御机共生の里委員会に区長として参加し委員長に就任しました。委員会のメンバーは、鳥取県、江府町、御机集落、サントリー、有識者の合計16名です。御机集落にはサントリーの天然水工場の水源地が2か所あり、その水源地はサントリーが所有しています。この水源地を結ぶ間に未利用の土地があり、ここを有効利用しようということになったのです。最初は景観作物を植えようと菜の花を植えることになりました。景観を守るのが目的ならばそばもきれいな花を咲かせられる。できたそばの実でそばも作れる。そばを植えようということになりました。平成26年から委員会が始まり、借地を契約し、農地として整備し、平成28年から蕎麦の種を蒔きました。この年はそばを5反耕作しました。今は菜の花を3反、そばを1丁7反植えています。できたそばは製麺所に委託し、生麺を製造しています。10割そばにしました。パッケージデザインもできました。実績出たでしょ。記者発表の現場に出されましたが、テレビカメラの放列、記者のインタビューといやあ参った、参った。あんな経験はじめてだ。でもね、この地に育てていただいた、その恩返しと思ってそばを作っているのです。

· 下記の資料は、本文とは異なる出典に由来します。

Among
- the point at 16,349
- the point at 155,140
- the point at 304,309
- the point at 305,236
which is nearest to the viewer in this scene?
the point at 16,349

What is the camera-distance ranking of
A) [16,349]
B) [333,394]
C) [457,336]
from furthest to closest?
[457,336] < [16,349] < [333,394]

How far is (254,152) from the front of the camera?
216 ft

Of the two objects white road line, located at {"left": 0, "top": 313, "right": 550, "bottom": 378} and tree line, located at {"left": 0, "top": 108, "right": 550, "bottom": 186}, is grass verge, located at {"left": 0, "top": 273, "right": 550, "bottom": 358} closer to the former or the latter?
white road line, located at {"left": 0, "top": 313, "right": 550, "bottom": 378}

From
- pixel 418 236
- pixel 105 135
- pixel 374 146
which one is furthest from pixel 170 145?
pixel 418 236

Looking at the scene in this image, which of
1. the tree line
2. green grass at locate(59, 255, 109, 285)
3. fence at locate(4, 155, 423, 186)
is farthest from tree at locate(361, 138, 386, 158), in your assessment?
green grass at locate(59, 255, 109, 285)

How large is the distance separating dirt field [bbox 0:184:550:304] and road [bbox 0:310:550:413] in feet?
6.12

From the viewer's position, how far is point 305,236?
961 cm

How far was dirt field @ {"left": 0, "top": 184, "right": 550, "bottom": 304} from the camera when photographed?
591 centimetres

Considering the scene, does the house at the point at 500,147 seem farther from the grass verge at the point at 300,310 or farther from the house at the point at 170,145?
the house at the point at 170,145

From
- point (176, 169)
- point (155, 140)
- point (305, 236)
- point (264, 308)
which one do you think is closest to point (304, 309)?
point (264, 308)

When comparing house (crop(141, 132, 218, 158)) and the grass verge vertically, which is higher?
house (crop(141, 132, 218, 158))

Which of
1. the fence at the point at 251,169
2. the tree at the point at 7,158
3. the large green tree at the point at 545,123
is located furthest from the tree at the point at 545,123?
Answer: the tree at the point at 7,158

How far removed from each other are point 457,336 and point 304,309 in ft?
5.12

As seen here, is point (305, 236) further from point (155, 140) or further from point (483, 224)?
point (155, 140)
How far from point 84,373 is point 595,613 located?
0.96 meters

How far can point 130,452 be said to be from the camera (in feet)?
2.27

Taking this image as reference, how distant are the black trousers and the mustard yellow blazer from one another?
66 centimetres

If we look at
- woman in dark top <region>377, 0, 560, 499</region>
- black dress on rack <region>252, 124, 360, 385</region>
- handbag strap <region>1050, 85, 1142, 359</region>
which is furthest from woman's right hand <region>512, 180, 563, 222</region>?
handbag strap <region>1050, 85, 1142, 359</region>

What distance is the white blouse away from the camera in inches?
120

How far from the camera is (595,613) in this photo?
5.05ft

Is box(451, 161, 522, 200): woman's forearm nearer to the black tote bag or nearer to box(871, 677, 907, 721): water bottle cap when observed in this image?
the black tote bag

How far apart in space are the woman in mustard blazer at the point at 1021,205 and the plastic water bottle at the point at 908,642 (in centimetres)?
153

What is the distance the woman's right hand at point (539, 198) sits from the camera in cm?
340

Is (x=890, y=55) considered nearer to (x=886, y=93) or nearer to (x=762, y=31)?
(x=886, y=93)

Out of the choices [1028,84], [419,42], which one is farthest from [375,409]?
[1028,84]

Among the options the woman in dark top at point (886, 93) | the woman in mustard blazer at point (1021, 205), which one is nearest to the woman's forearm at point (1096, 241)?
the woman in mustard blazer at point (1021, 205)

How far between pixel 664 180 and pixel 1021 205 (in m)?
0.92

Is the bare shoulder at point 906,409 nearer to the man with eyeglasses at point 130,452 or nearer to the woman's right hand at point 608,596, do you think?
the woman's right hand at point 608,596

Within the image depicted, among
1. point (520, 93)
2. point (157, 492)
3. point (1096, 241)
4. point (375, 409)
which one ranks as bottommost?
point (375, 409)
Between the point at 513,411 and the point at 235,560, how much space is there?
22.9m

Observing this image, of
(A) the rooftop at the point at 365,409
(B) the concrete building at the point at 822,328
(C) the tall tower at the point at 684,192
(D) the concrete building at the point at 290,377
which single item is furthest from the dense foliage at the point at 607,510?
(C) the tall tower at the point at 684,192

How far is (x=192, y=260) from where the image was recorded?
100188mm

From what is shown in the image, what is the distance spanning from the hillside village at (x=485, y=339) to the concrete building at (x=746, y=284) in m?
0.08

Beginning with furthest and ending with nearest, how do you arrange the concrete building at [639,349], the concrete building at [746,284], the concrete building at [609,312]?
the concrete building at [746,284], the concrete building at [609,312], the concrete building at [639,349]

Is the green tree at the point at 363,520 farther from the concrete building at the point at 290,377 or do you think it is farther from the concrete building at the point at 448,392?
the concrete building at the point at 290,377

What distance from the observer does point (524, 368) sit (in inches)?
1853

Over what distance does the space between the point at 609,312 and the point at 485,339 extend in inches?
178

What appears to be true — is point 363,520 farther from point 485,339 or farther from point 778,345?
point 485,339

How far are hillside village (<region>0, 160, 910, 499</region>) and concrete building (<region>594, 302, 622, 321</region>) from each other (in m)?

 出典:奥大山蕎麦ブランド化推進協議会Facebook

後継者の育成が必要

実績が出たものの利益はないですよ。草刈りなどに手間がかかる。その賃金が出ないです。もう少し稼げるようにならないと後継者が引き継がないでしょう。これから集落営農に向かうのでしょうが、跡継ぎの育成が必要です。